**EXERCISE GOAL:**
Reproduce every one of the records below word for word, but leave the pictures out.

[Stored items]
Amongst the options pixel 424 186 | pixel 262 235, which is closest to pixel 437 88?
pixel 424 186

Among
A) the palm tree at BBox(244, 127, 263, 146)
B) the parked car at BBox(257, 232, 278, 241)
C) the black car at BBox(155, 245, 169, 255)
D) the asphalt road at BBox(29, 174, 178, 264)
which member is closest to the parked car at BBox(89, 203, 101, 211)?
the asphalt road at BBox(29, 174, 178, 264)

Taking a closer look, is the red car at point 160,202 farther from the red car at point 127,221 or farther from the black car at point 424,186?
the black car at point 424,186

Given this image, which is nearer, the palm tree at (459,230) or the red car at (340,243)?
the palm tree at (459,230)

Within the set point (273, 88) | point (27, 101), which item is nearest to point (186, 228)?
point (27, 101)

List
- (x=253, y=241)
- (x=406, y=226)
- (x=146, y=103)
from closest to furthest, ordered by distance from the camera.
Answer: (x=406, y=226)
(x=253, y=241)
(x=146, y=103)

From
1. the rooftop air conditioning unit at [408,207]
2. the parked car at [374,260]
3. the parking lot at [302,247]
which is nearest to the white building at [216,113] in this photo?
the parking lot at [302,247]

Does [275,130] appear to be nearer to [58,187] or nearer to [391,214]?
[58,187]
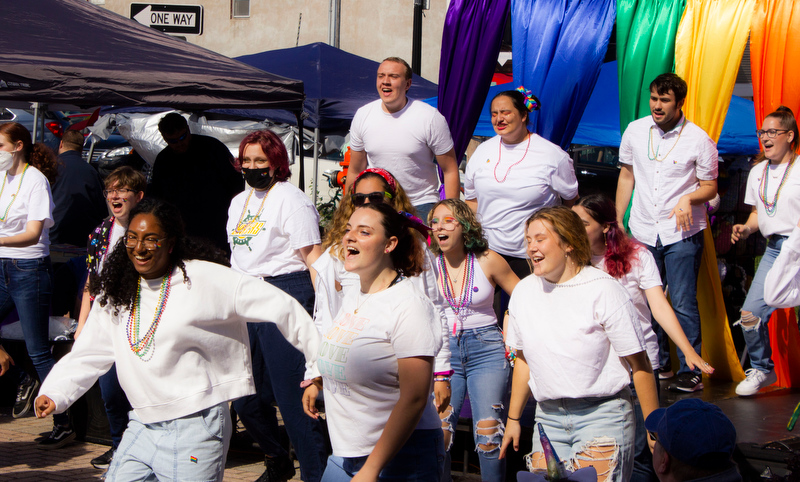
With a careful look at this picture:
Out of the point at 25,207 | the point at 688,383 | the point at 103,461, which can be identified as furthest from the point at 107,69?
the point at 688,383

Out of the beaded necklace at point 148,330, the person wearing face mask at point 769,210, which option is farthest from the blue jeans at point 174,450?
the person wearing face mask at point 769,210

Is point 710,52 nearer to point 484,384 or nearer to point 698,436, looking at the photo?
point 484,384

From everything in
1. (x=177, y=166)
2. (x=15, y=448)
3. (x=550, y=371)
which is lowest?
(x=15, y=448)

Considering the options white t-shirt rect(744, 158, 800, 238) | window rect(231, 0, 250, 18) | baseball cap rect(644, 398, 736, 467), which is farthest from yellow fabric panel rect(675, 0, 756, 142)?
window rect(231, 0, 250, 18)

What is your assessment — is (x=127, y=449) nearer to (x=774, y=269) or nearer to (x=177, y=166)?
(x=177, y=166)

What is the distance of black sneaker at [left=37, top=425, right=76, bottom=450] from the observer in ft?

**THE REPLY:**
Amongst the options pixel 424 186 | pixel 262 235, which is closest to pixel 437 88?
pixel 424 186

Among
A) the palm tree at BBox(244, 127, 263, 146)
B) the parked car at BBox(257, 232, 278, 241)
C) the black car at BBox(155, 245, 169, 255)
D) the asphalt road at BBox(29, 174, 178, 264)
which member is closest to the parked car at BBox(89, 203, 101, 211)?
the asphalt road at BBox(29, 174, 178, 264)

Taking a closer look, is the red car at point 160,202 farther from the red car at point 127,221 or farther from the black car at point 424,186?
the black car at point 424,186

Given this image, which is nearer, the palm tree at (459,230) or the red car at (340,243)?
the palm tree at (459,230)

Within the set point (273, 88) | point (27, 101), which item is nearest to point (186, 228)?
point (27, 101)

List
- (x=253, y=241)
- (x=406, y=226)
- (x=146, y=103)
from closest to furthest, ordered by distance from the camera.
Answer: (x=406, y=226)
(x=253, y=241)
(x=146, y=103)

From
1. the rooftop air conditioning unit at [408,207]
2. the parked car at [374,260]
3. the parking lot at [302,247]
which is nearest to the white building at [216,113] in this photo?
the parking lot at [302,247]

Does [275,130] appear to be nearer to [58,187] or nearer to [391,214]?
[58,187]
With a careful look at this picture:
Out of the point at 25,207 | the point at 688,383 | the point at 103,461, which can be identified as furthest from the point at 107,69?
the point at 688,383

Out of the beaded necklace at point 148,330, the person wearing face mask at point 769,210, which option is farthest from the blue jeans at point 174,450?
the person wearing face mask at point 769,210

Is point 710,52 nearer to point 484,384 or nearer to point 698,436, looking at the photo?
point 484,384

From everything in
1. (x=177, y=166)
2. (x=15, y=448)
3. (x=550, y=371)
which is lowest?
(x=15, y=448)

Considering the options white t-shirt rect(744, 158, 800, 238) | window rect(231, 0, 250, 18) | baseball cap rect(644, 398, 736, 467), which is farthest from yellow fabric panel rect(675, 0, 756, 142)?
window rect(231, 0, 250, 18)

What is your assessment — is (x=127, y=449) nearer to (x=774, y=269) or nearer to (x=177, y=166)?
(x=177, y=166)

What is the distance of black sneaker at [left=37, top=425, right=76, bottom=450] from the observer in ft?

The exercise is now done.